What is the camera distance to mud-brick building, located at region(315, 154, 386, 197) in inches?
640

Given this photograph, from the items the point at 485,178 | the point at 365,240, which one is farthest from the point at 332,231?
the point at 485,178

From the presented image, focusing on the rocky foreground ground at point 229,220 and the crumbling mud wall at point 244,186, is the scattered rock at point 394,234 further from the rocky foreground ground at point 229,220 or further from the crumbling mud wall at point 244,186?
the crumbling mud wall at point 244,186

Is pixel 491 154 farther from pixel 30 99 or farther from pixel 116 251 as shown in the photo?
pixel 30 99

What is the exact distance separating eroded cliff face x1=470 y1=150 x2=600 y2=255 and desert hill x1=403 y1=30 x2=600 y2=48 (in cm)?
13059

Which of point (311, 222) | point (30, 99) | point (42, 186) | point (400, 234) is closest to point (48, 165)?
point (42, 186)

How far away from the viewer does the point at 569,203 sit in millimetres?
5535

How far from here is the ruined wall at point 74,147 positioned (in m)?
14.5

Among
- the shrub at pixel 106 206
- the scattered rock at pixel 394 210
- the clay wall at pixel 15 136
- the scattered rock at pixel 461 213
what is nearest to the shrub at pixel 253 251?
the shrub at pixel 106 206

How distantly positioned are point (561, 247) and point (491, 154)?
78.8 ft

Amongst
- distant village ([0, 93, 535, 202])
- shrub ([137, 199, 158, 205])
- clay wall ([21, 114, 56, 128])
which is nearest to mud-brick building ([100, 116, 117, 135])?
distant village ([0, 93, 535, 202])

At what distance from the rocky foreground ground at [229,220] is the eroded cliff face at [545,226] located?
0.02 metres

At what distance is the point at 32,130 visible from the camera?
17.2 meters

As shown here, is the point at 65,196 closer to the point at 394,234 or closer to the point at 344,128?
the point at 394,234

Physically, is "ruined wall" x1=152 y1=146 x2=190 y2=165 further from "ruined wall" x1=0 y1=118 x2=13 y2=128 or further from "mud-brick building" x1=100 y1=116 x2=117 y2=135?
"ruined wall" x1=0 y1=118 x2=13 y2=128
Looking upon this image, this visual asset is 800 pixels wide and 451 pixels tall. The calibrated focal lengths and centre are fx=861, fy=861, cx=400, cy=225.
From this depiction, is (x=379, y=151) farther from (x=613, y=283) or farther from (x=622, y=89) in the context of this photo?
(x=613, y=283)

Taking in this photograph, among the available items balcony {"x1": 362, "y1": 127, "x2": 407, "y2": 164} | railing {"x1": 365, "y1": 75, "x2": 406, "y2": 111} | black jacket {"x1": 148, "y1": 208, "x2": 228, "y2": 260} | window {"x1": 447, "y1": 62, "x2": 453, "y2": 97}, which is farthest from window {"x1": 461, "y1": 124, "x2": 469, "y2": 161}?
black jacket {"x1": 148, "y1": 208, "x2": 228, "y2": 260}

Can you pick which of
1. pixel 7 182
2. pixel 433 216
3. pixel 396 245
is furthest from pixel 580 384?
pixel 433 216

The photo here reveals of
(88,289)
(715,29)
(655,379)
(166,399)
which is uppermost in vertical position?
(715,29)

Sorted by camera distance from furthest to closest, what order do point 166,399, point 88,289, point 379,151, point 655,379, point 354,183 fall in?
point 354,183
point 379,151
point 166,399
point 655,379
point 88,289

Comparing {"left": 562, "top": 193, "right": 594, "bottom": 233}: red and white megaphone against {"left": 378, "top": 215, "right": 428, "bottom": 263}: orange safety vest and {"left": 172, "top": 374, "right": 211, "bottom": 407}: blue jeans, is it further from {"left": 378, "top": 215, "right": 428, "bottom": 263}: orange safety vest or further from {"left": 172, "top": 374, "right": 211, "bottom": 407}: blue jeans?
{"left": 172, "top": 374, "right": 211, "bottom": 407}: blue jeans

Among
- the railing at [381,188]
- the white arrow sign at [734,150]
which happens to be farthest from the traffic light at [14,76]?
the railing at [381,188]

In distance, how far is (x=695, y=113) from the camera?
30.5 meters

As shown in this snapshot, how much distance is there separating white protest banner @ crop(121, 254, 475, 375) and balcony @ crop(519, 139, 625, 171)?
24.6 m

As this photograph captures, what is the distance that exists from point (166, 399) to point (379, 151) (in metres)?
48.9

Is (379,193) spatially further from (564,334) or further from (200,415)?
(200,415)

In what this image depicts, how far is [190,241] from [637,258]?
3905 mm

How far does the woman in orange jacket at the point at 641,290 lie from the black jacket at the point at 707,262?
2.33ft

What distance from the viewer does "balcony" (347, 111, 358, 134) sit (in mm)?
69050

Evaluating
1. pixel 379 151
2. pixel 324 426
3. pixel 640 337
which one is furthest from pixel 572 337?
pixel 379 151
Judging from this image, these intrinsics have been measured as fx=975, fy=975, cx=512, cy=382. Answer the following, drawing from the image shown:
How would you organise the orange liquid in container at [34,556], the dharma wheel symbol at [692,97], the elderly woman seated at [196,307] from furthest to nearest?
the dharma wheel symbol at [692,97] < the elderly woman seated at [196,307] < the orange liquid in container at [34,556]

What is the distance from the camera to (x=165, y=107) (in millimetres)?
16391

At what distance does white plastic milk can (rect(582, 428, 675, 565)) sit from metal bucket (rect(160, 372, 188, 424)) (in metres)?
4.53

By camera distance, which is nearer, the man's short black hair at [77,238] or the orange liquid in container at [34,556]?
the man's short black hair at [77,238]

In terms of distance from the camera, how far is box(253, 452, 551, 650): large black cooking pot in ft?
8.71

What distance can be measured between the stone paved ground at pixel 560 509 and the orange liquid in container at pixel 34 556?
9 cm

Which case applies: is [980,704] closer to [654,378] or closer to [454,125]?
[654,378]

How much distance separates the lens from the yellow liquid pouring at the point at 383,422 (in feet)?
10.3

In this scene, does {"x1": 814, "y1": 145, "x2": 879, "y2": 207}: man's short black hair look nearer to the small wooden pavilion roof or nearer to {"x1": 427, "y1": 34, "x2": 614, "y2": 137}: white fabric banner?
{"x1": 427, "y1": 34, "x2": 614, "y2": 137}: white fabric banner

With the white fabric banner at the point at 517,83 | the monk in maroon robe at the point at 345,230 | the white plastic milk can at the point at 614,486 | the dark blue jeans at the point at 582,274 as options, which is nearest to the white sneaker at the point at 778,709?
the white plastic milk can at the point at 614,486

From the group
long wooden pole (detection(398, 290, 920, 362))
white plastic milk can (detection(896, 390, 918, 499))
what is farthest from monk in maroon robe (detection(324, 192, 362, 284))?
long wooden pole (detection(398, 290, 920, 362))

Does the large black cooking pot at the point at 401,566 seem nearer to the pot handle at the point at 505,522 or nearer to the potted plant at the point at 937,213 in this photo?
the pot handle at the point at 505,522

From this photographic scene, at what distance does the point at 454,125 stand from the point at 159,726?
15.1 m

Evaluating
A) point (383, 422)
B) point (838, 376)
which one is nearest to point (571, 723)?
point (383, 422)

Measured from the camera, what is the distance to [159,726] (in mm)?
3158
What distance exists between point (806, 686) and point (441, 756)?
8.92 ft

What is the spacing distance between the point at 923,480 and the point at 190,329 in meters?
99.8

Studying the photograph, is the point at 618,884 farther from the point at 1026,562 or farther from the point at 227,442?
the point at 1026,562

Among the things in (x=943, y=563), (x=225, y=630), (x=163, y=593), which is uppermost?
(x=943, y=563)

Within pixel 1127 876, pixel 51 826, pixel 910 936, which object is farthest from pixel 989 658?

### Exercise instructions
Reproduce, with no changes, the lines of the material above from the one containing "What is the spacing" through the final line, both ends included.

### Answer to this task
What is the spacing distance between the point at 923,480 and the point at 190,329 in meters?
99.8

Studying the photograph, is the point at 618,884 farther from the point at 1026,562 or farther from the point at 227,442?
the point at 1026,562

Among the things in (x=943, y=563), (x=225, y=630), (x=163, y=593), which is uppermost?
(x=943, y=563)

Within pixel 1127 876, pixel 51 826, pixel 910 936, which object is farthest from pixel 989 658?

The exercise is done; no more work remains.